━━ SOURCE RECORDS ━━

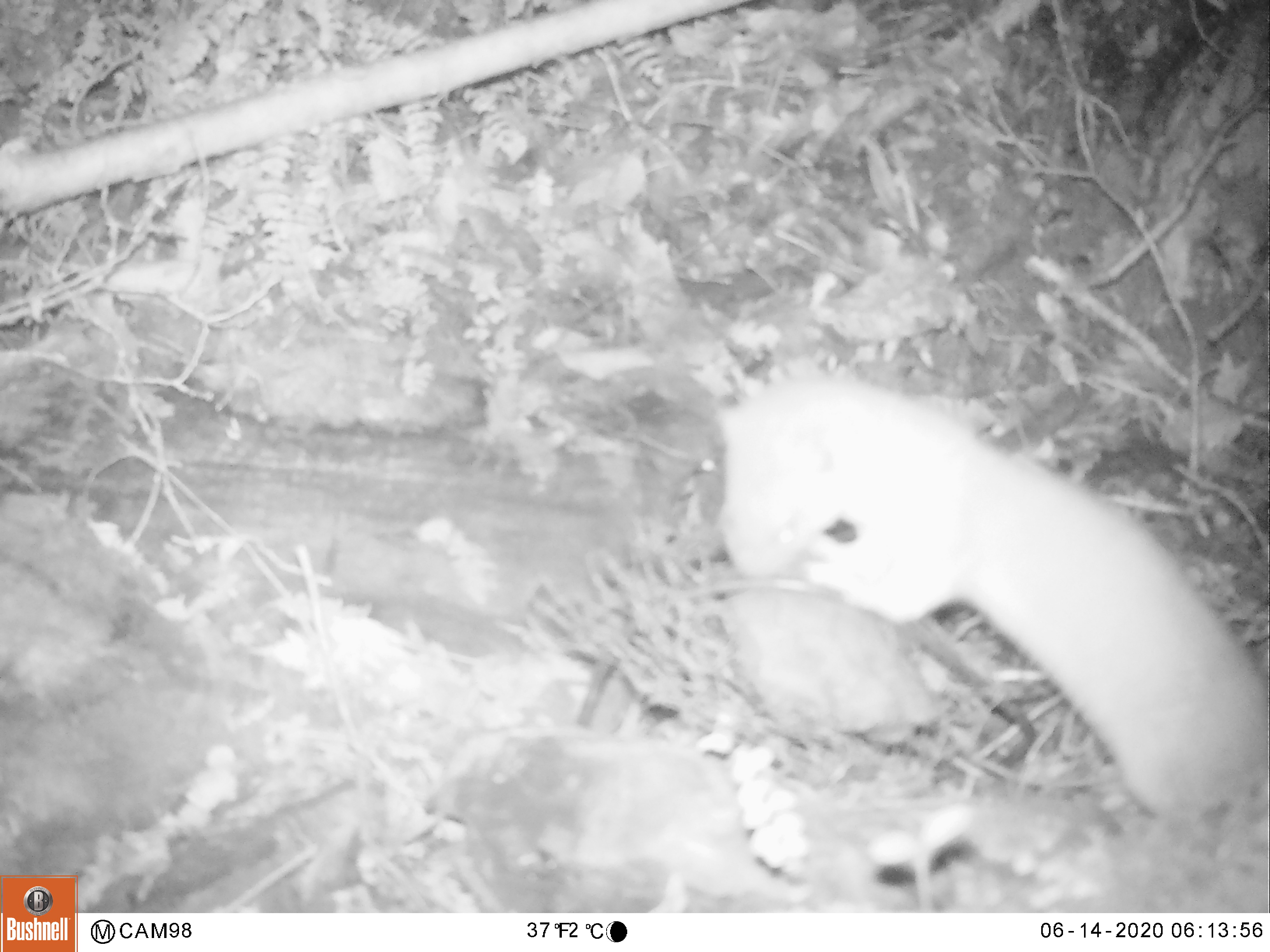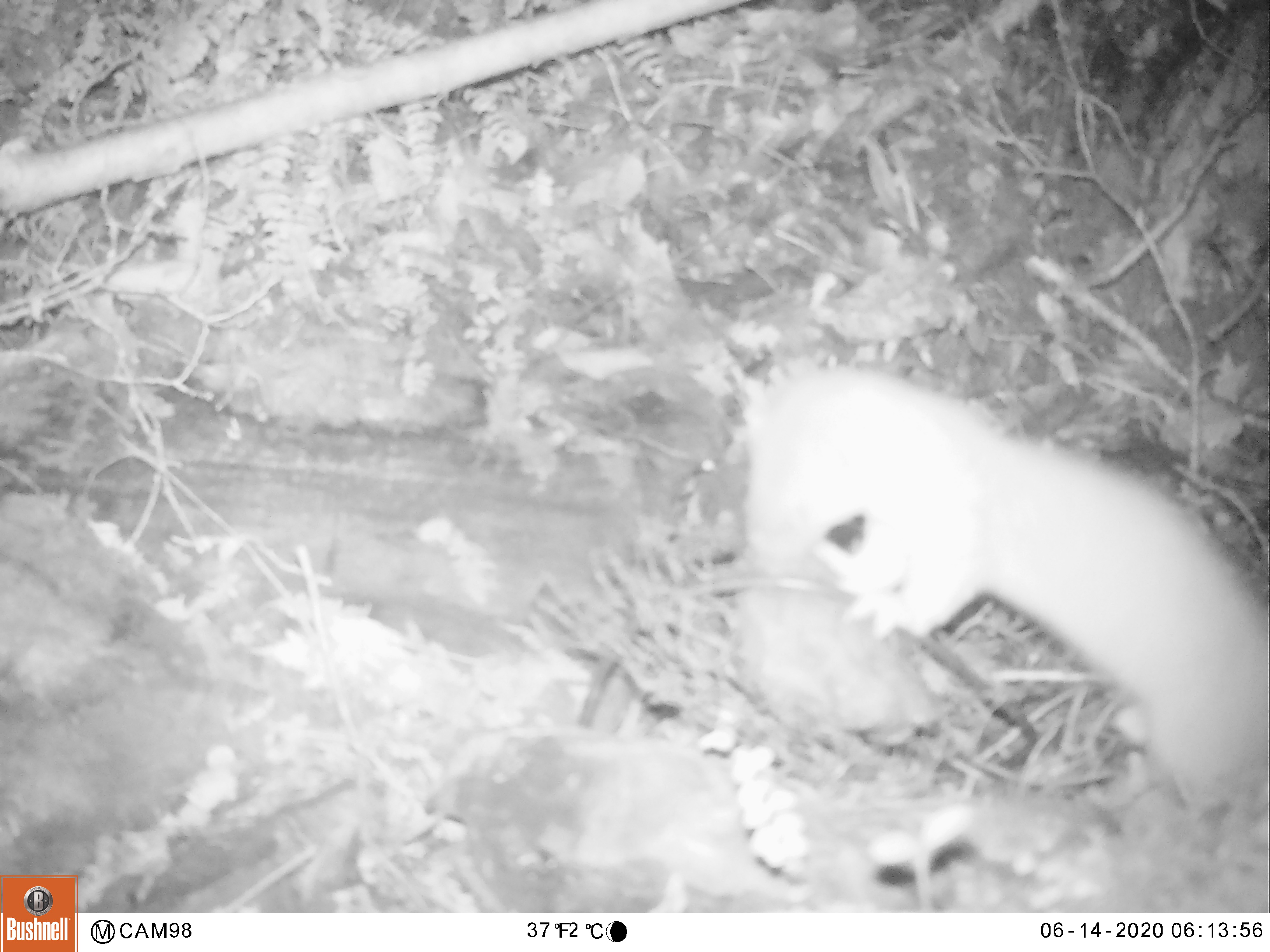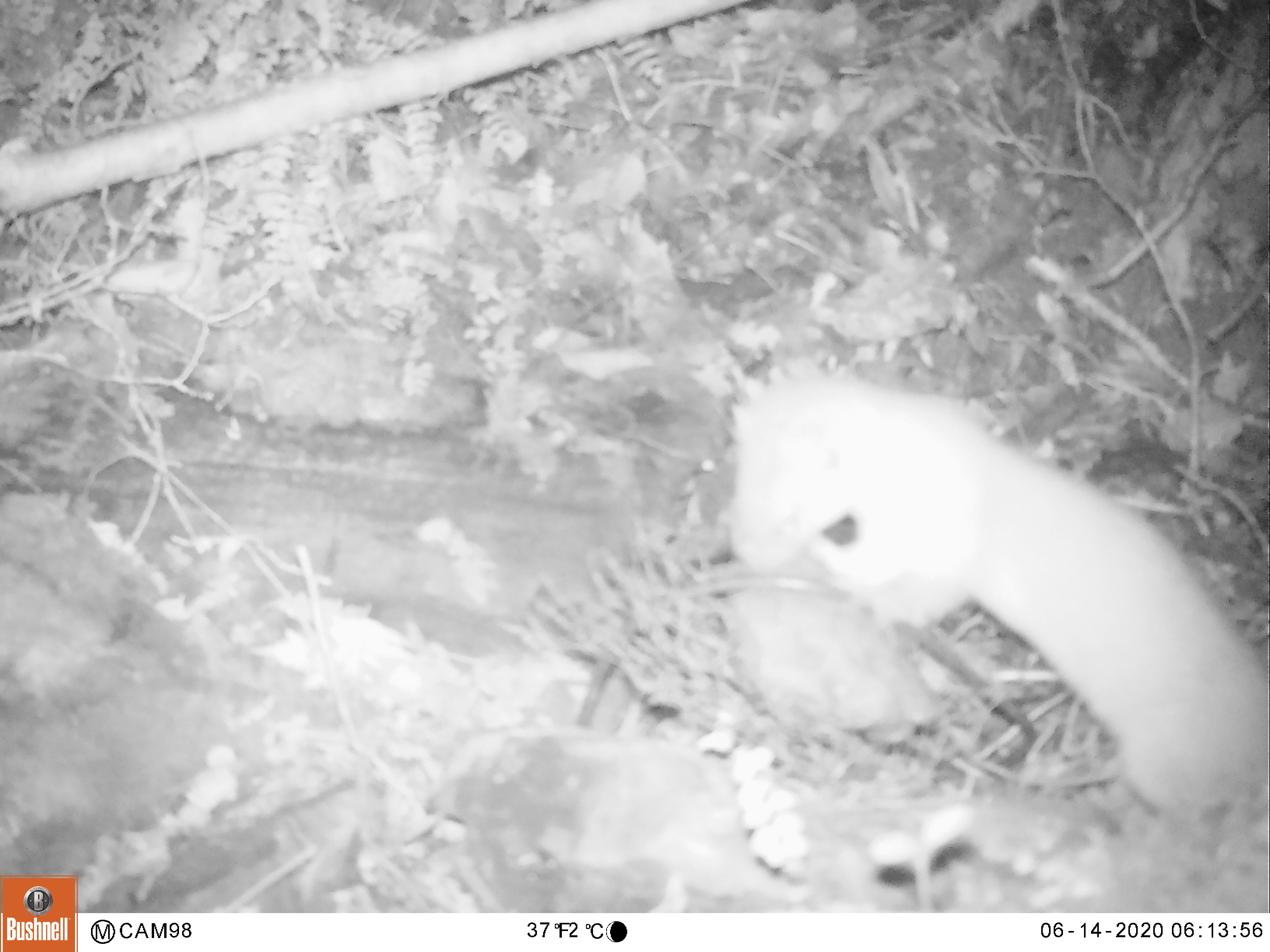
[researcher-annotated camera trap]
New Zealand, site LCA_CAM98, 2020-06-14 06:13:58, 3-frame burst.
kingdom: Animalia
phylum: Chordata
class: Mammalia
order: Carnivora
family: Mustelidae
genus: Mustela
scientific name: Mustela erminea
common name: stoat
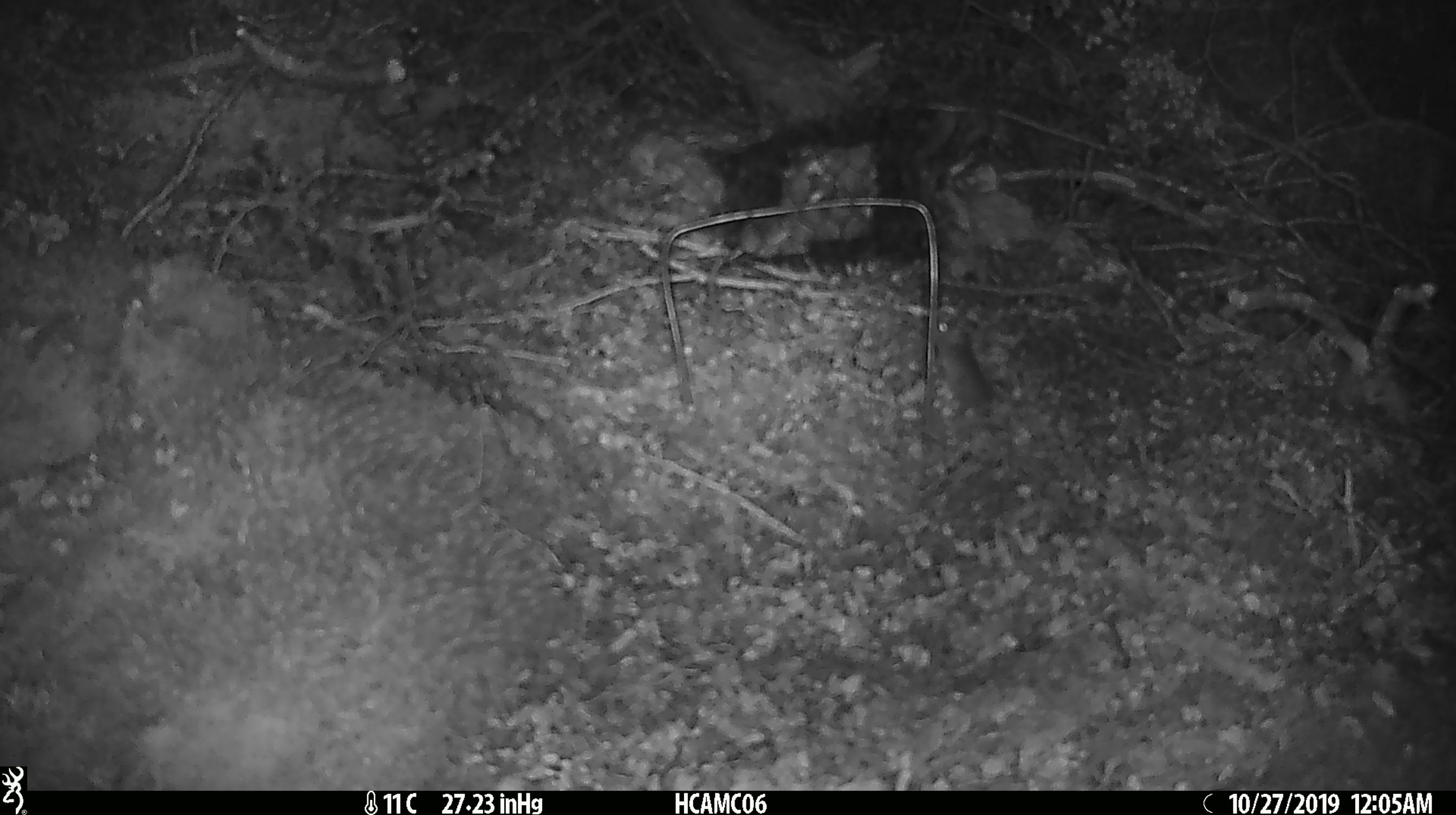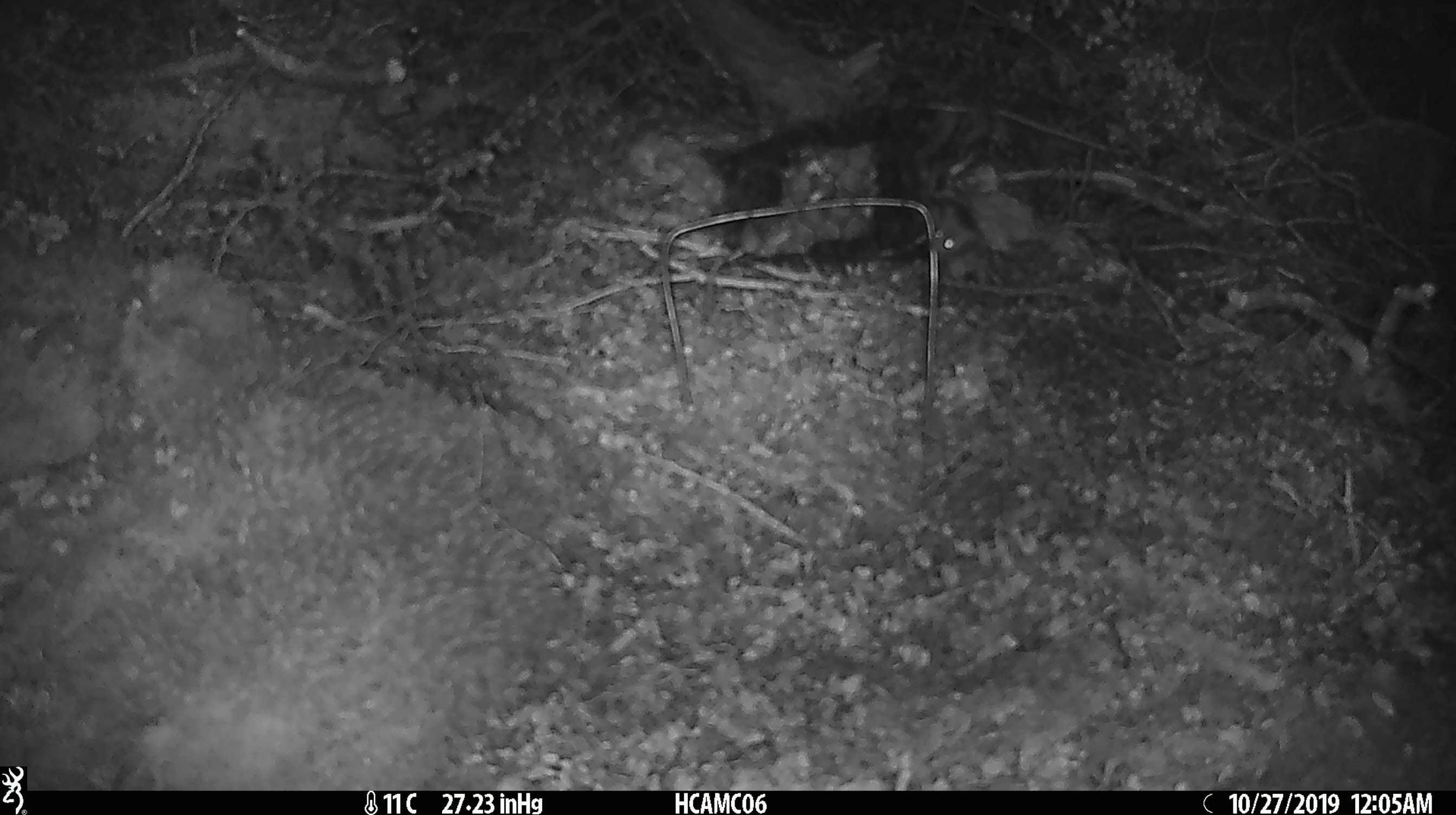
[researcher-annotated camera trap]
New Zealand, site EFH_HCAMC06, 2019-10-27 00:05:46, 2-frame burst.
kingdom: Animalia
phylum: Chordata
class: Mammalia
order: Rodentia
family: Muridae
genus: Mus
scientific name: Mus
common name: mouse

━━━

» TASK DETAILS: Output only the lines from the line that contains "order: Carnivora" through the end of the material, both ends included, and skip every picture.

» RESPONSE TO THE TASK:
order: Carnivora
family: Mustelidae
genus: Mustela
scientific name: Mustela erminea
common name: stoat
[researcher-annotated camera trap]
New Zealand, site EFH_HCAMC06, 2019-10-27 00:05:46, 2-frame burst.
kingdom: Animalia
phylum: Chordata
class: Mammalia
order: Rodentia
family: Muridae
genus: Mus
scientific name: Mus
common name: mouse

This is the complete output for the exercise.